June 25, 2013
UNITED STATES OF AMERICA
RICHARD D. BENNETT, District Judge.
The Office of the Federal Public Defender has filed a letter as a Motion for a Reduced Sentence under 18 U.S.C. § 3582(c)(2) based on Amendment 750 to the U.S. Sentencing Guidelines, which lowered the offense levels applicable to crack cocaine offenses. The Office of the U.S. Attorney has opposed this Motion. The Defendant was sentenced by this Court as a career offender. Furthermore, this Court addressed the crack/powder cocaine disparity in reducing his original sentence.
Section 3582(c)(2) authorizes a Court to reduce the term of imprisonment of a defendant "sentenced... based on a sentencing range that has subsequently been lowered by the Sentencing Commission." 18 U.S.C. § 3582(c)(2).

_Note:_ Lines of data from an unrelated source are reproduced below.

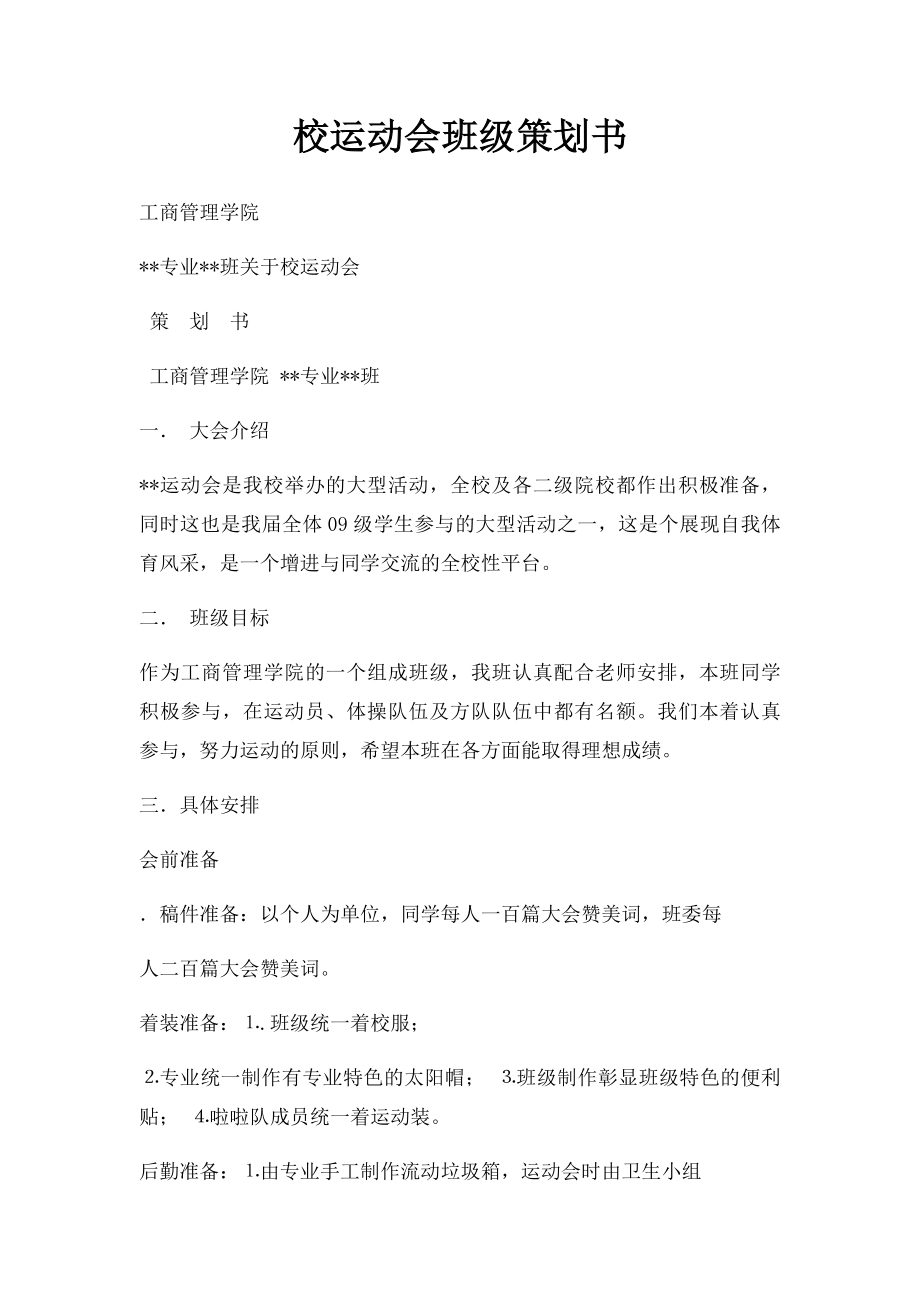 校运动会班级策划书.docx_第1页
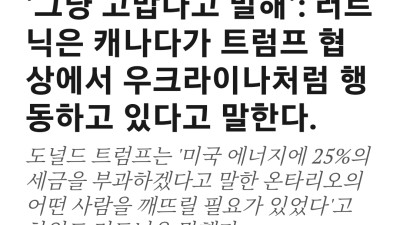 그저 감사가 듣고싶었던 미국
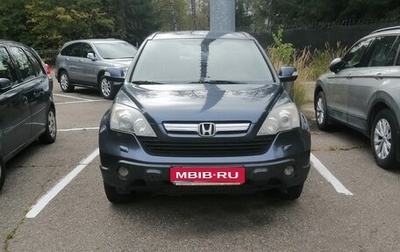 Honda CR-V III рестайлинг, 2008 год, 1 100 000 рублей, 1 фотография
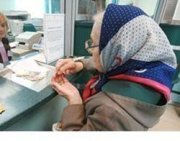 Прокуратура провела проверку соблюдения требований пенсионного законодательства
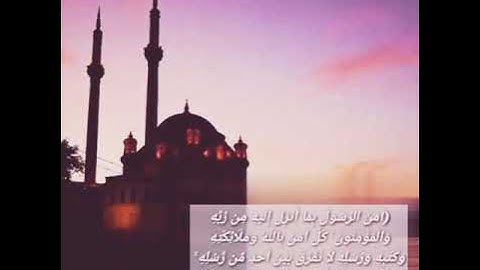 حالات واتس اب قرآن كريم ارح قلبك وسمعك 💕/ دين /حالات/قرآن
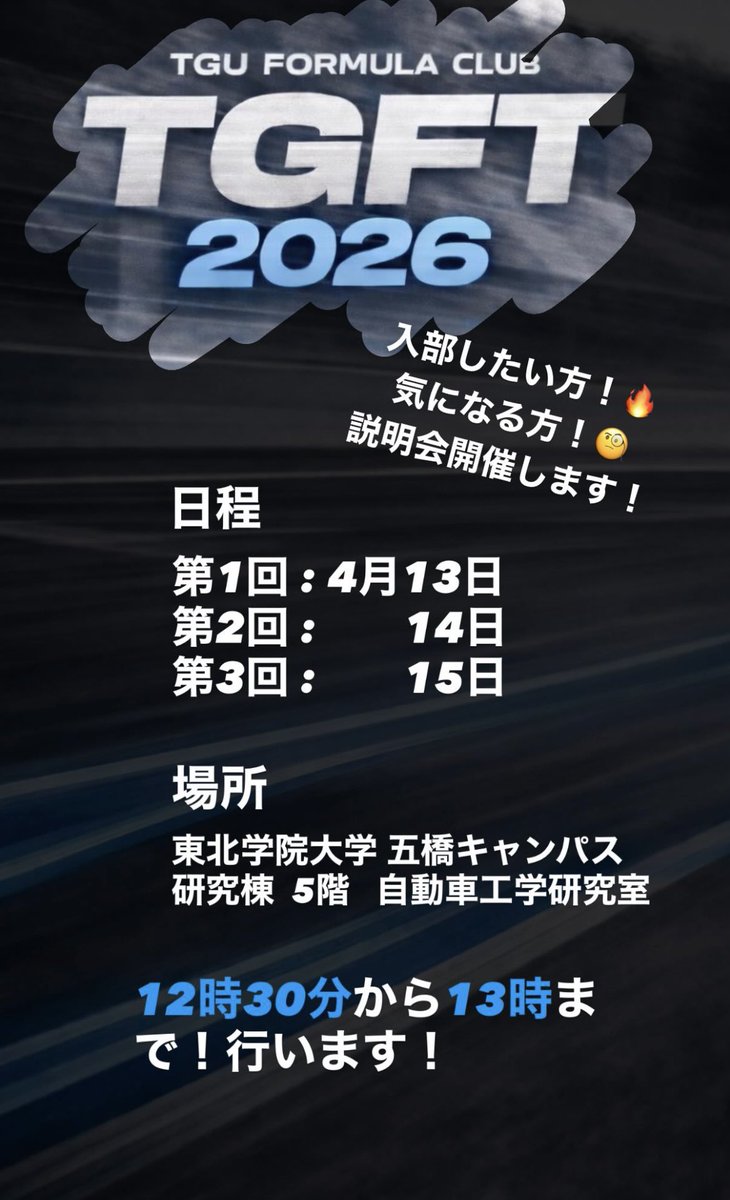 tgu_Formula's tweet photo. ぜひお越しください！
#学生フォーミュラ
#東北学院大学 https://t.co/f8Al8LDEpG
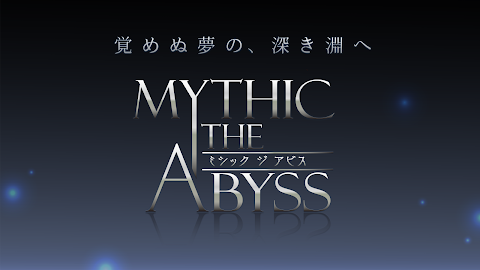 Mythic the Abyssのおすすめ画像1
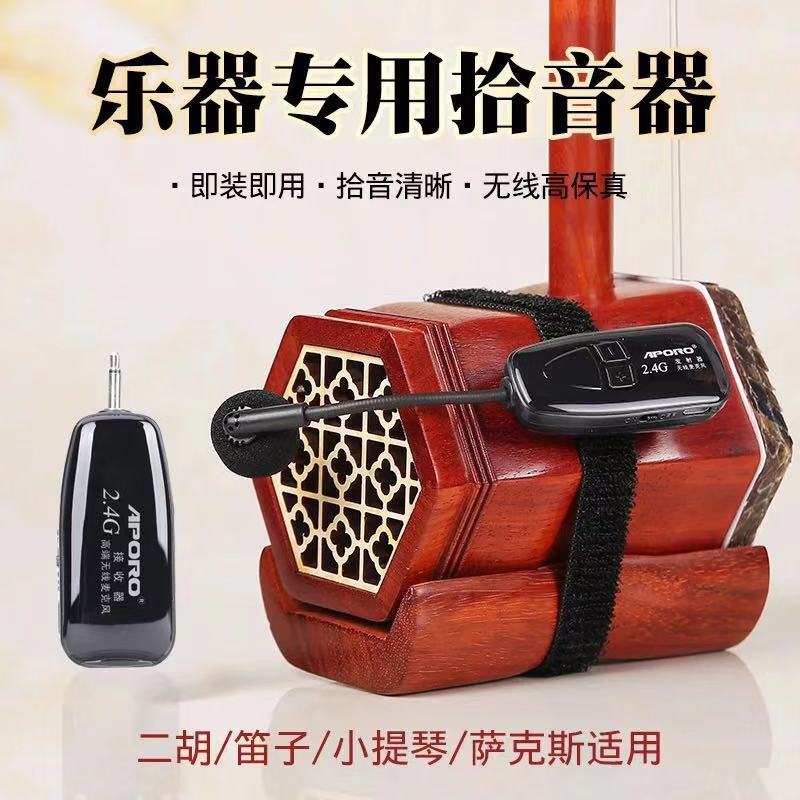 二胡无线麦克风蓝牙乐器专用拾音器舞台演出古筝吉他小提琴扩音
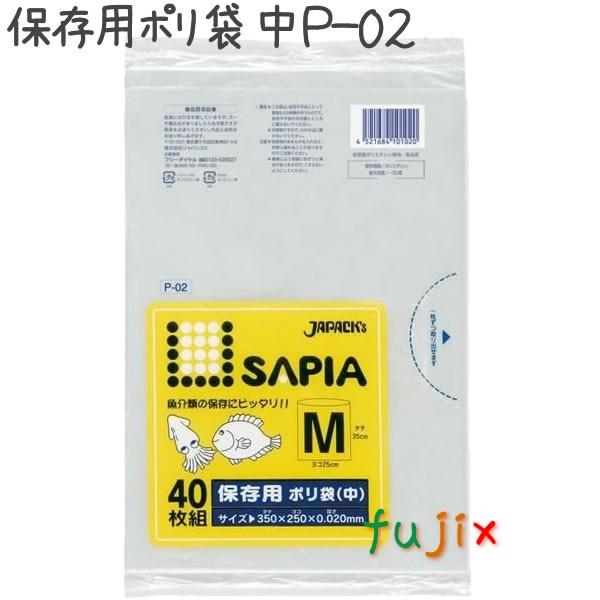 保存用ポリ袋サピア 中 LLDPE 透明 0.02mm 1200枚／ケース P-02 ジャパックス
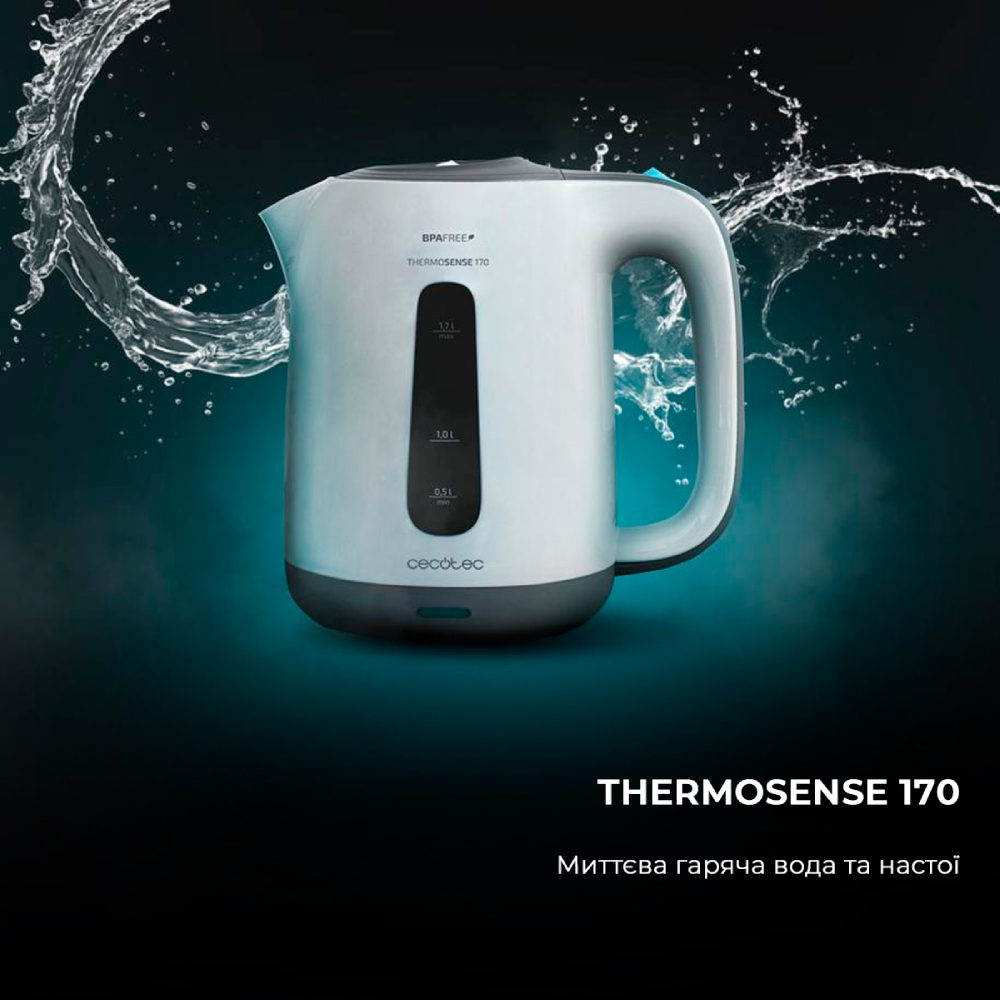 Електрочайник CECOTEC ThermoSense 170 (CCTC-01516) Матеріал корпуса пластик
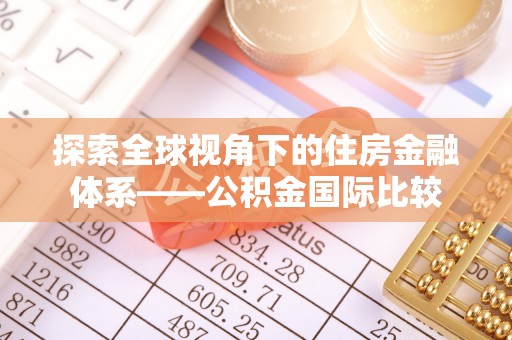 富宁探索全球视角下的住房金融体系——公积金国际比较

The United States Circuit Courts of Appeal unanimously agree that defendants designated as career offenders and sentenced pursuant to the Career Offender Provision of the Sentencing Guidelines are not entitled to relief based on a retroactive amendment to the Crack Cocaine Guidelines. See, e.g., United States v. Caraballo, 552 F.3d 6, 10 (1st Cir. 2008); United States v. Munn, 595 F.3d 183, 187 (4th Cir. 2010); United States v. Forman, 553 F.3d 585, 589 (7th Cir. 2009).
A defendant whose offense involved crack cocaine is eligible for a reduced sentence only where an amendment to the Crack Guidelines lowers the defendant's applicable guideline range. See Munn, 595 F.3d at 187. Where a defendant's applicable guideline range was derived from the Career Offender Provision, rather than the Crack Guidelines, the defendant's sentence was not "based on" the Crack Guidelines within the meaning of Section 3582(c)(2). See id; Caraballo, 552 F.3d at 10. Alternatively, a defendant who is designated a career criminal, but whose ultimate sentence is actually based on the Crack Guidelines, is eligible to invoke an amendment to the Crack Guidelines as grounds for relief under Section 3582(c)(2). See id. at 188. In Munn, the Fourth Circuit held that the defendant, despite being designated a career criminal, was eligible to invoke an amendment to the Crack Guidelines because his sentencing court granted an Overrepresentation Departure from the career offender guideline range and relied on the Crack Guidelines in calculating the extent of the departure. See Id. at 192. However, the Fourth Circuit's decision in Munn represents a narrow exception to the general rule that career offenders may not invoke Crack Guideline amendments.
Accordingly, the Motion for a Reduced Sentence under 18 U.S.C. § 3582(c)(2) is DENIED.